──────── Data to process ────────

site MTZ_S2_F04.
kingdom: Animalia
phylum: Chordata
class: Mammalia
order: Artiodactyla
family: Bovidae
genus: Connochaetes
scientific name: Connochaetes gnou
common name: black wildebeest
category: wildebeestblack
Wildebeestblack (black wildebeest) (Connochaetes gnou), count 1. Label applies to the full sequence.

────────
──────── Data to process ────────

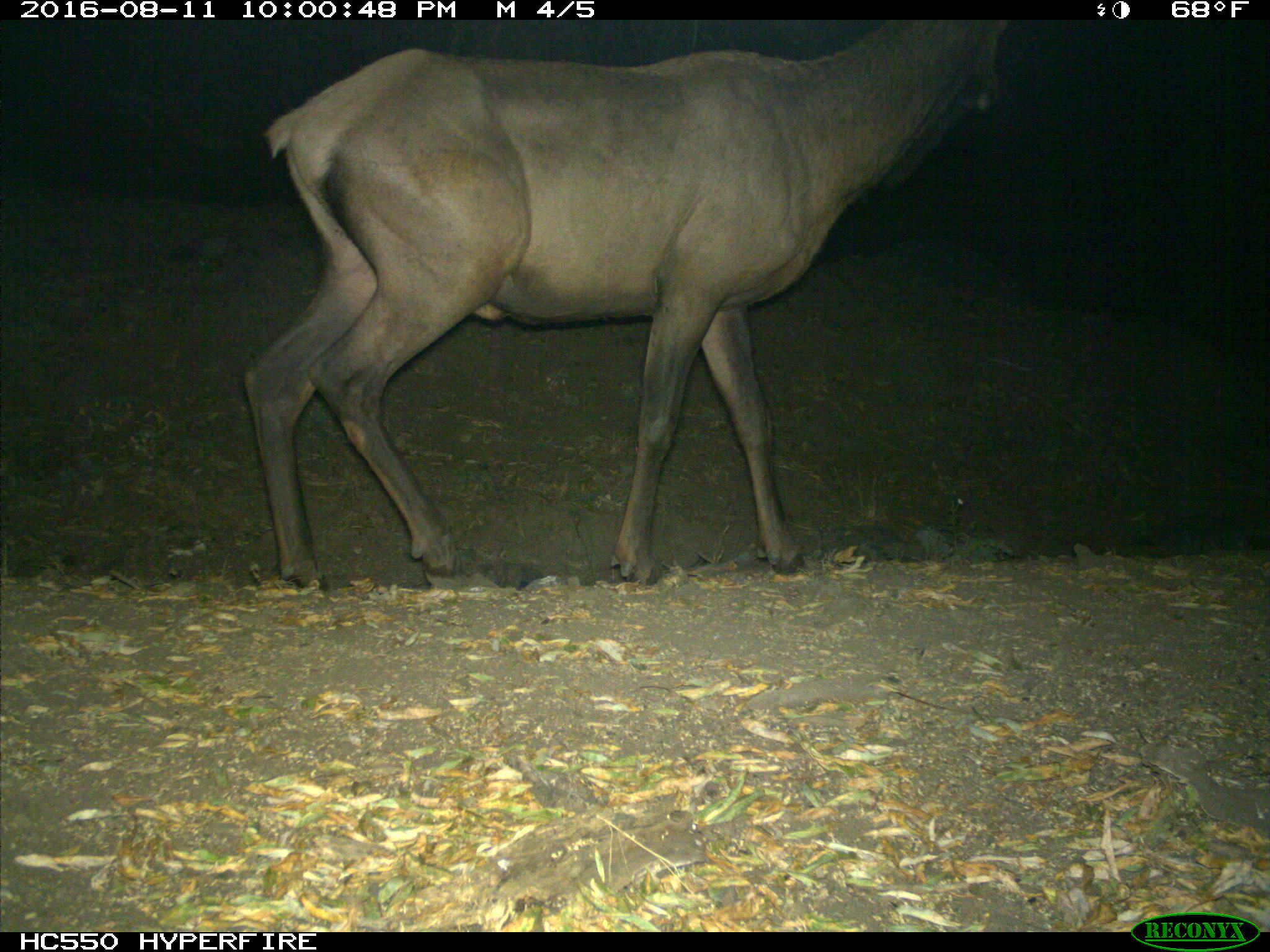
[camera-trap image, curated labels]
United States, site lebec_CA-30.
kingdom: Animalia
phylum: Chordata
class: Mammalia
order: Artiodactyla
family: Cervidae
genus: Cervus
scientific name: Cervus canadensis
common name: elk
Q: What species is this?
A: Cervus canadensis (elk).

────────
──────── Data to process ────────

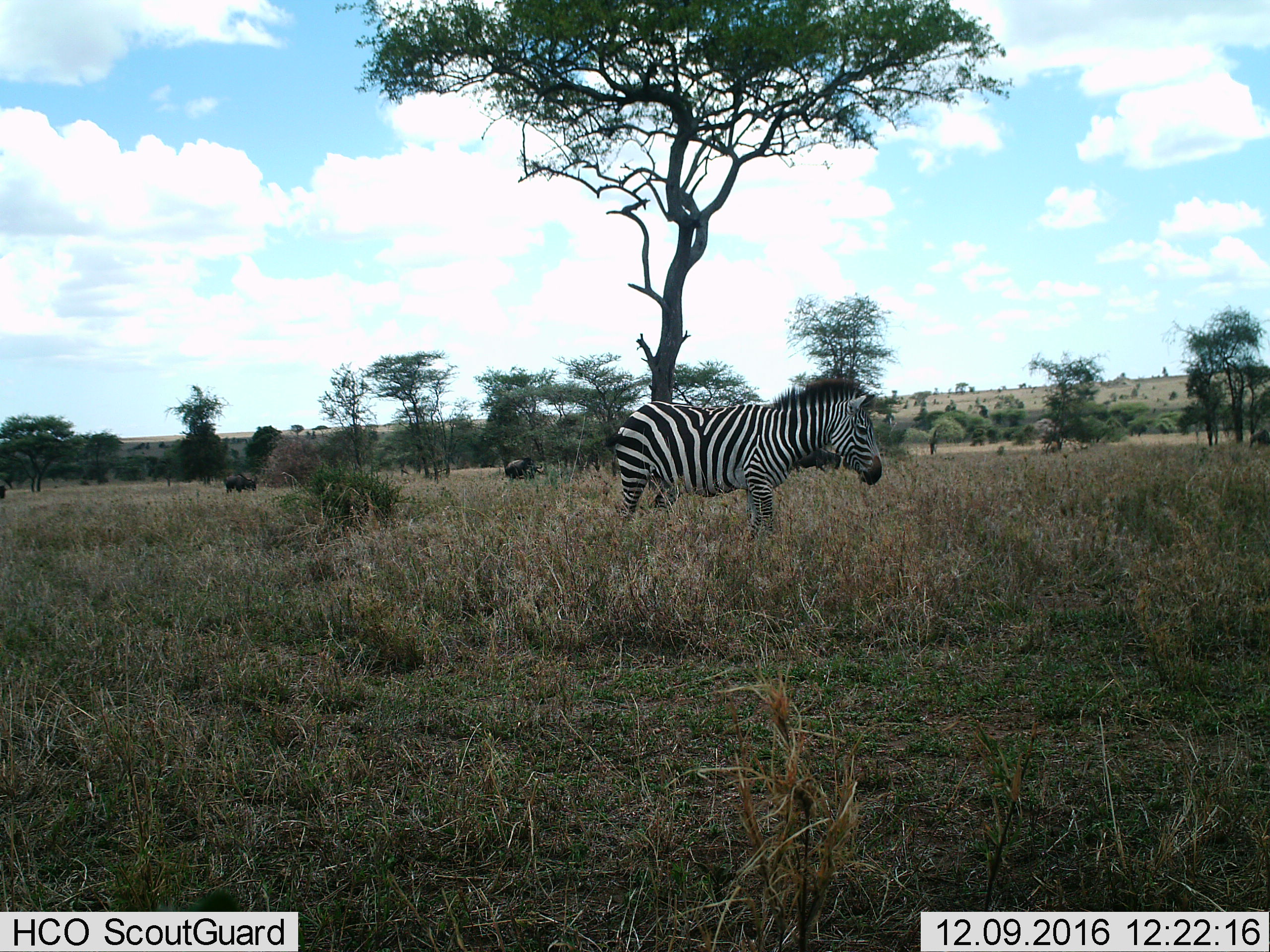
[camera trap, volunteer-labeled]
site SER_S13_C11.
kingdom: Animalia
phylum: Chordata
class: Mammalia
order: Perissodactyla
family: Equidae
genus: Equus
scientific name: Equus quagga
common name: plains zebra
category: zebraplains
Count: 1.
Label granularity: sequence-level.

────────

▶ Try it:
From the line holding "genus: Cervus" to the line holding "A: Cervus canadensis (elk).", inclusive, restate each line above exactly as written.

▶ Answer for this exercise:
genus: Cervus
scientific name: Cervus canadensis
common name: elk
Q: What species is this?
A: Cervus canadensis (elk).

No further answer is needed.